**文档节选**.

Pat(A) 1094. The Largest Generation (25)

原题目:

原题链接:https://www.patest.cn/contests/pat-a-practise/1094

1094. The Largest Generation (25)


A family hierarchy is usually presented by a pedigree tree where all the nodes on the same level belong to the same generation. Your task is to find the generation with the largest population.

Input Specification:

Each input file contains one test case. Each case starts with two positive integers N (<100) which is the total number of family members in the tree (and hence assume that all the members are numbered from 01 to N), and M (< N) which is the number of family members who have children. Then M lines follow, each contains the information of a family member in the following format:

ID K ID[1] ID[2] ... ID[K]

where ID is a two-digit number representing a family member, K (>0) is the number of his/her children, followed by a sequence of two-digit ID's of his/her children. For the sake of simplicity, let us fix the root ID to be 01. All the numbers in a line are separated by a space.

Output Specification:

For each test case, print in one line the largest population number and the level of the corresponding generation. It is assumed that such a generation is unique, and the root level is defined to be 1.

**问题 a**.
请将下面这组记录逐行照原样重新录入，一行也不要遗漏。
以下记录与这篇题目说明没有任何关联。

**练习材料**.
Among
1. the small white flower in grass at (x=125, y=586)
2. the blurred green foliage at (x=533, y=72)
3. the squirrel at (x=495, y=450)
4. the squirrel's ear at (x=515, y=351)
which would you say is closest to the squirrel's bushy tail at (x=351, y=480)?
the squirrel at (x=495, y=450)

**问题 b**.
请把这篇题目说明中从“For each test”一直到“defined to be 1.”的全部内容重新写出，并把其中的“population”替换成“count”。

**任务解答 a**.
Among
1. the small white flower in grass at (x=125, y=586)
2. the blurred green foliage at (x=533, y=72)
3. the squirrel at (x=495, y=450)
4. the squirrel's ear at (x=515, y=351)
which would you say is closest to the squirrel's bushy tail at (x=351, y=480)?
the squirrel at (x=495, y=450)

**任务解答 b**.
For each test case, print in one line the largest count number and the level of the corresponding generation. It is assumed that such a generation is unique, and the root level is defined to be 1.